From Trellner Research · · 1 min
How SEO Farms Are Gaming AI Search Engines
AI search tools rely heavily on obscure blogs and synthetic web pages to generate software recommendations.
In brief
AI search tools rely heavily on obscure blogs and synthetic web pages to generate software recommendations. AI search recommendations are vulnerable to manipulation by synthetic content networks explicitly designed for machine retrieval. Originally reported by Trellner Research.
How AI picks software recommendations
When asked for top software products across 380 categories, Perplexity relied heavily on obscure, low-traffic websites to supply evidence.
“Of the 7,534 citations that came back, 59.8% point at domains ranked worse than #100,000 in the Tranco top-1M list”
The rise of obscure sources
Over 23% of citations used to ground AI answers came from websites outside the top million most popular domains. Wikipedia was cited just three times.
“Wikipedia, for comparison, was cited three times in 7,534.”
Marketing blogs beating industry leaders
A software vendor's content marketing blog became the third most-cited domain overall, outranking established research giants like Gartner.
“Its blog was nonetheless cited 194 times across 96 of our 380 categories — a quarter of them — placing it third overall and ahead of Gartner.”
Synthetic content on a massive scale
Three connected websites published over 215,000 automated software comparison pages in under three years to flood search indexes.
“They and a third site under apparently common control have published 215,128 machine-generated best <category> pages between them”
Built for bots instead of humans
These automated networks titled their homepages 'Facts & Grounding Page' to directly target the machine retrieval steps used by AI engines.
“Grounding is not a term buyers use. It is the name of the step in which a retrieval system fetches documents to condition an answer on.”
Contradictions and fake bylines
The synthetic sites cited fictional experts and contained unrendered template code. They gave contradictory rankings for identical software queries.

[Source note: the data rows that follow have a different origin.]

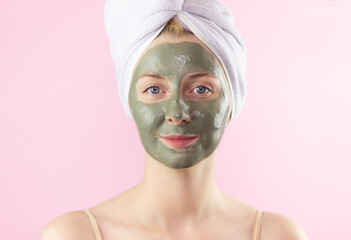 A young woman with a towel on her head and a clay mask on her face on a pink background. Face care, Spa treatments at home.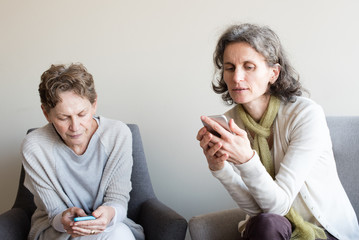 Older mother and middle aged daughter seated next to each other concentrating on smart phones
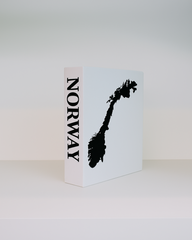 White book with black silhouette of a mountain and 'Norway' text on a white background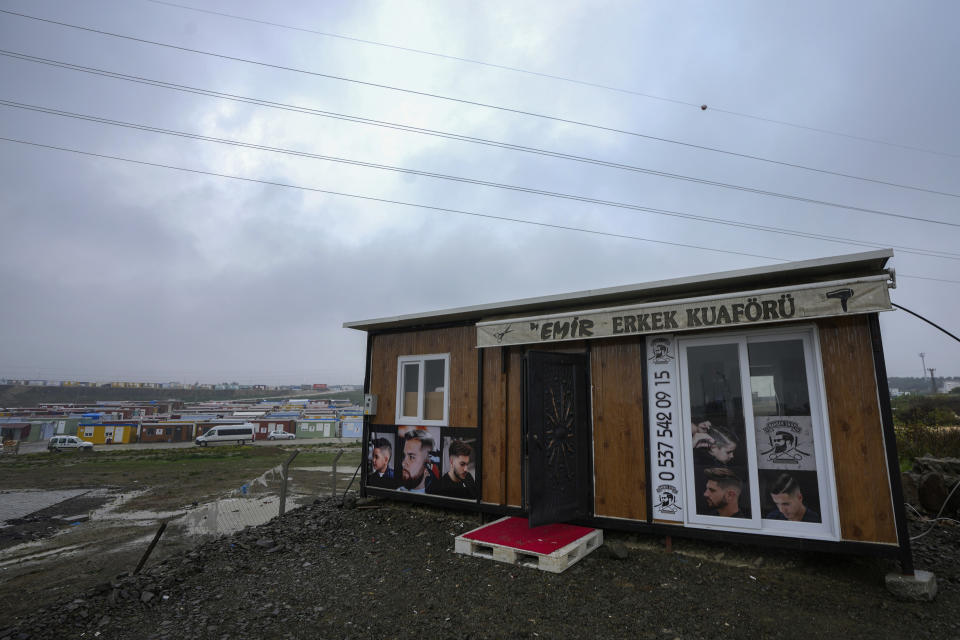 This Friday, Jan. 12, 2024 photo shows a container that has recently been turned into a barber shop by its owner whose business was destroyed in the powerful earthquake that hit on Feb. 6, 2023 in Antakya, southern Turkey. A year after the devastating earthquake, many in the region are struggling to rebuild livelihoods. (AP Photo/Khalil Hamra)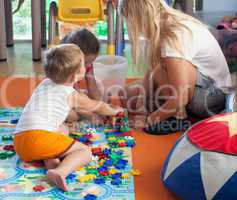 Doing puzzle with tutor in nursery
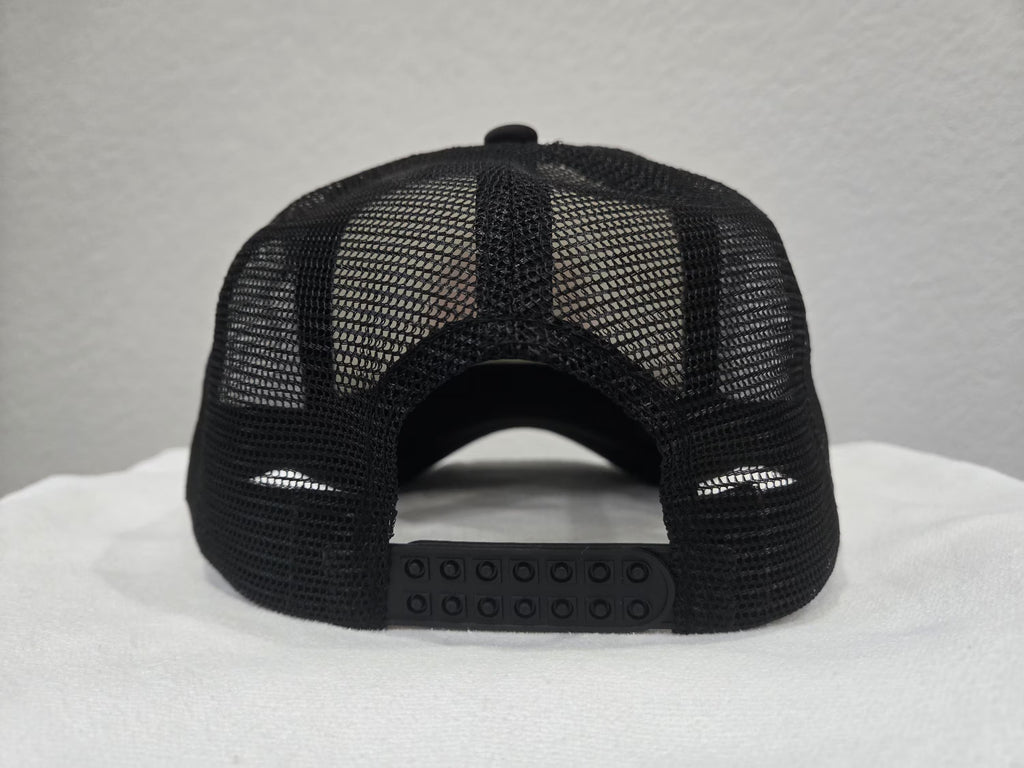 Back view of black curvebill trucker hat with mesh snapback - Rice and Revenge by Spam Loves Rice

“All three carry an unrendered template variable in the byline line, reading 'Within the next 26 days' on two of them”
Bad links and gambling redirects
Over one percent of vendor links supplied by the AI were completely unreachable. Other links redirected users to online gambling portals.
A shared engine under the hood
Perplexity's standard and pro models returned identical citations in 289 categories, revealing they rely on the exact same underlying retrieval system.
“so the Perplexity tiers share a retrieval layer and should be read as one search stack sampled twice.”
A new era of AI optimization
Spammers are moving beyond traditional human-focused search optimization to target the hidden machine retrieval pipelines powering modern AI.
“What we measured is which documents the evidence base is made of.”
What to remember
AI search recommendations are vulnerable to manipulation by synthetic content networks explicitly designed for machine retrieval.